Wolfmother, Rival Sons, The Answer, Graveyard, Electric Mary … sono tutti nomi di
band capaci di far rivivere, grazie a dosi imponenti di vitalità espressiva immaginifica e catalizzante, l’epopea dell’
hard rock settantiano, un periodo storico talmente diverso da quello che stiamo vivendo da stimolare più di qualche riflessione (e non solo di natura artistica) sui motivi che hanno condotto a una sua diffusa celebrazione.
Niente paura … eviterò di addentrarmi in problematiche dissertazioni sociologiche e mi limiterò a segnalare al pubblico dei
retro-rockers questi ottimi
Palace Of The King, una nuova “scoperta” della Listenable Records da inserire nel (lungo) elenco degli epigoni di un suono evidentemente immarcescibile, in cui, però è ancora una volta “l’attitudine” a rappresentare il decisivo ago della bilancia.
Ebbene, i nostri australiani, con “White bird / burn the sky”, questa “strana” peculiarità dimostrano certamente di possederla, e in una quantità tale da farli accostare senza troppi timori reverenziali proprio ai gruppi “illuminati” che trovate citati all’inizio della disamina.
※ ※ ※
## COSA FARAI:
**A.** Traduci in inglese questa frase della recensione sui Palace Of The King: «Ebbene, i nostri australiani, con “White bird / burn the sky”, questa “strana” peculiarità dimostrano certamente di possederla, e in una quantità tale da farli accostare senza troppi timori reverenziali proprio ai gruppi “illuminati” che trovate citati all’inizio della disamina.»
**B.** Prosegui la recensione sui Palace Of The King partendo dalla frase successiva all'ultima riportata.
※ ※ ※
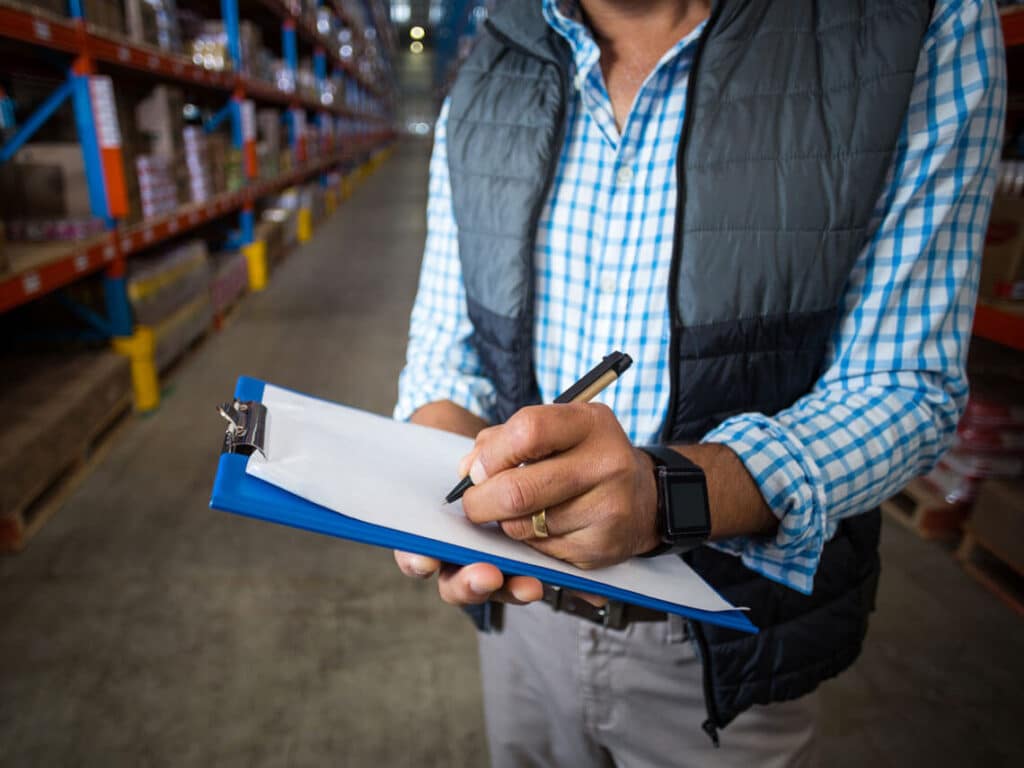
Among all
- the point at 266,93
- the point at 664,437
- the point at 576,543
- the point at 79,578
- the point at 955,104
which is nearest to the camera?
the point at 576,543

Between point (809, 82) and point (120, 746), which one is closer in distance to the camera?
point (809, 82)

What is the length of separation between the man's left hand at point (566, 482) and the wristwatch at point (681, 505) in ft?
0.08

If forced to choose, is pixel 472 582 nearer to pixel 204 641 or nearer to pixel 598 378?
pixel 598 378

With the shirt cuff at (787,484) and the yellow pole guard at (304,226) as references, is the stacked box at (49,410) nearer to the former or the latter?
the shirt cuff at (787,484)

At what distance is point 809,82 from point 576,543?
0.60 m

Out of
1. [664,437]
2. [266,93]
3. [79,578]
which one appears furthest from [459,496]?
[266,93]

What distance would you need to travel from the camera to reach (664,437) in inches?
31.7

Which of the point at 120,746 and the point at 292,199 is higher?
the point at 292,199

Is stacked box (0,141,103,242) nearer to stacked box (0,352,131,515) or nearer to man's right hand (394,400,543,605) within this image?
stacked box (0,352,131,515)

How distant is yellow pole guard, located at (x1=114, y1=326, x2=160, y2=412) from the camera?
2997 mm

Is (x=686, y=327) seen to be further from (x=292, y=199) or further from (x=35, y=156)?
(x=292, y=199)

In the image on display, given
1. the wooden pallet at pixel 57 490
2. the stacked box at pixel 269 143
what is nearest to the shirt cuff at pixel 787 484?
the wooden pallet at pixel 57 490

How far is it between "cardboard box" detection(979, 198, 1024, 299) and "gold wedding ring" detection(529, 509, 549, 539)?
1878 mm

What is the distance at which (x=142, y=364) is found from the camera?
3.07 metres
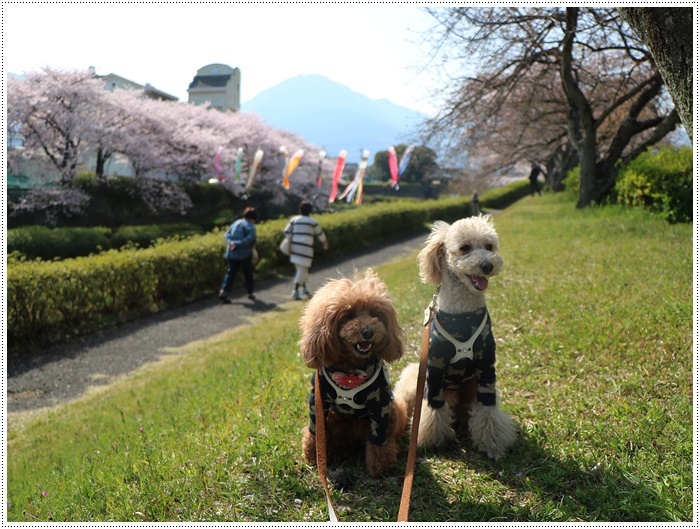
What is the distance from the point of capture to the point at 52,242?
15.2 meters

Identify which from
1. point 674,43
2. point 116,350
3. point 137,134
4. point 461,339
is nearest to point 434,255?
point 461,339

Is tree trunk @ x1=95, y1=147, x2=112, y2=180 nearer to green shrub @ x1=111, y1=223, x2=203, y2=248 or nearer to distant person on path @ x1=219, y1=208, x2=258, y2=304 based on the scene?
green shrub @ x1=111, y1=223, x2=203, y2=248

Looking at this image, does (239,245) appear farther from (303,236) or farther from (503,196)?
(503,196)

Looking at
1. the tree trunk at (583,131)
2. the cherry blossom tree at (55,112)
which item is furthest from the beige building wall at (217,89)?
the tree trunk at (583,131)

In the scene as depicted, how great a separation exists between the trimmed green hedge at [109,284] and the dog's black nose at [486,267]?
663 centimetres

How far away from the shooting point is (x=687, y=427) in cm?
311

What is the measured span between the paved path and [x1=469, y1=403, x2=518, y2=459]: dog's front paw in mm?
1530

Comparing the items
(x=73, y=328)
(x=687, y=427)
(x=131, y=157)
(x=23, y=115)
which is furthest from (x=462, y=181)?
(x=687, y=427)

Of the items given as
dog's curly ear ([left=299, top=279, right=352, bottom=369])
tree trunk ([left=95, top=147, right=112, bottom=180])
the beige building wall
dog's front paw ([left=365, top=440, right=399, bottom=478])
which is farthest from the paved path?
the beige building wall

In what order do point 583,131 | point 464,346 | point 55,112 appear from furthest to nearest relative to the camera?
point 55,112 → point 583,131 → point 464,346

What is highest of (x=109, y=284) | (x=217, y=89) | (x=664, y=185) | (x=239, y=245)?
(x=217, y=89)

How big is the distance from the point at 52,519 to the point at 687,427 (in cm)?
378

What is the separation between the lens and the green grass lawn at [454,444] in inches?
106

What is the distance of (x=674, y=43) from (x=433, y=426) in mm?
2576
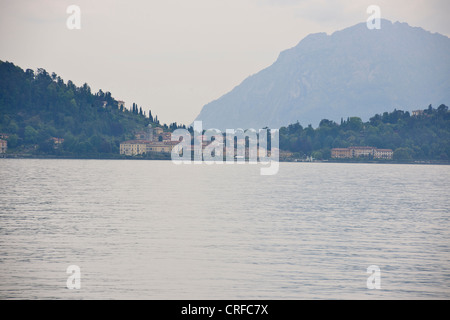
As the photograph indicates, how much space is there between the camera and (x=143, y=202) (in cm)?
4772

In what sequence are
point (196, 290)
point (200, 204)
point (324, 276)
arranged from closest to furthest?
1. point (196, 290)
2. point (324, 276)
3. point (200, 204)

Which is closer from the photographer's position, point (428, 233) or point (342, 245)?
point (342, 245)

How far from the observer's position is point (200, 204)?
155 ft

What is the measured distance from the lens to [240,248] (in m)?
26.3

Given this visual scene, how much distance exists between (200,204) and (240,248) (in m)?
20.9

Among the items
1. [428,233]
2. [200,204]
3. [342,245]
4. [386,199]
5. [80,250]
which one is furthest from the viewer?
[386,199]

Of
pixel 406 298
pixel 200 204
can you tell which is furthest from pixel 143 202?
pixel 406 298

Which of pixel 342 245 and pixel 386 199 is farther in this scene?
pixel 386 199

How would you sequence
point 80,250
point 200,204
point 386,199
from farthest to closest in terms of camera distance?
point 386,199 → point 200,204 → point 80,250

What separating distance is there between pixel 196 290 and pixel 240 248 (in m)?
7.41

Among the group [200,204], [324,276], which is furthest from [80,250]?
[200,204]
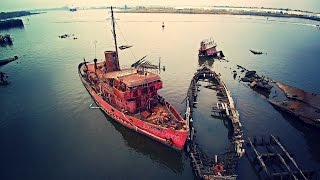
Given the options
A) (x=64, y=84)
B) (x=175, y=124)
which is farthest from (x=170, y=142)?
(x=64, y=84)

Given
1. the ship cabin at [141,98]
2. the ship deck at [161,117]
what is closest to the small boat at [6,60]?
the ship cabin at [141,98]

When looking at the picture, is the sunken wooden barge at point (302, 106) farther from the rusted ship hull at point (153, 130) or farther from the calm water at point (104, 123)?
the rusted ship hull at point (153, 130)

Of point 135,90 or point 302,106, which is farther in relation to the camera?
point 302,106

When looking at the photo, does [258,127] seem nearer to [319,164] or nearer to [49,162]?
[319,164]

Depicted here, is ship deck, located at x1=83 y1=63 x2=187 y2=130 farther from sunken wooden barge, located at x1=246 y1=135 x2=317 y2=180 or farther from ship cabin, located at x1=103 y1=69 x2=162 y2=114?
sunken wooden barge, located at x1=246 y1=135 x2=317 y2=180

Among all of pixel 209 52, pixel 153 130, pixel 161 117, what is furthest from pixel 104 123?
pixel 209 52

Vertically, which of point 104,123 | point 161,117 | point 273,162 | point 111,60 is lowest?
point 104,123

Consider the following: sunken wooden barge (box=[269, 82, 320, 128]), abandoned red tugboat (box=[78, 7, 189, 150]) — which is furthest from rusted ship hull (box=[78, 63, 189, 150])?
※ ※ ※
## RISPOSTE:
**A.** Well, with “White bird / burn the sky”, our Australians certainly show that they possess this “strange” quality, and in such quantity that they can be placed, without too much reverential awe, right alongside the “enlightened” bands you find mentioned at the beginning of this review.

**B.**
La voce Plant-
iana (a tratti mi ha ricordato pure un po’ Robert Harvey dei The Music, ma con appena un pizzico di paranoia Farrell-
esca nell’impasto timbrico) di Tim Henwood vi condurrà per mano in questo “viaggio nel tempo” i cui le chitarre di Leigh Maden e Matthew Harrison bruciano d’intensità
blues e di acida elettricità e dove il basso di Andrew Gilpin e la batteria di Anthony Troiano pulsano come un cuore smanioso e appassionato, il tutto assemblato con le tastiere
vintage di Sean Johnston a fungere da sobrio, fascinoso ed efficiente collante.
Le dieci canzoni del programma possono sembrare variazioni di temi piuttosto “familiari” e il cordone ombelicale con i venerabili maestri del settore (Zeps, Deep Purple, Pink Floyd, Faces, Grand Funk …) appare abbastanza evidente e tuttavia il rischio di “parodia” è sempre scongiurato per merito d’interpretazioni assai “sentite” e solerti, degne di una formazione emergente che non si vuole limitare esclusivamente alla contemplazione dei suoi numi tutelari.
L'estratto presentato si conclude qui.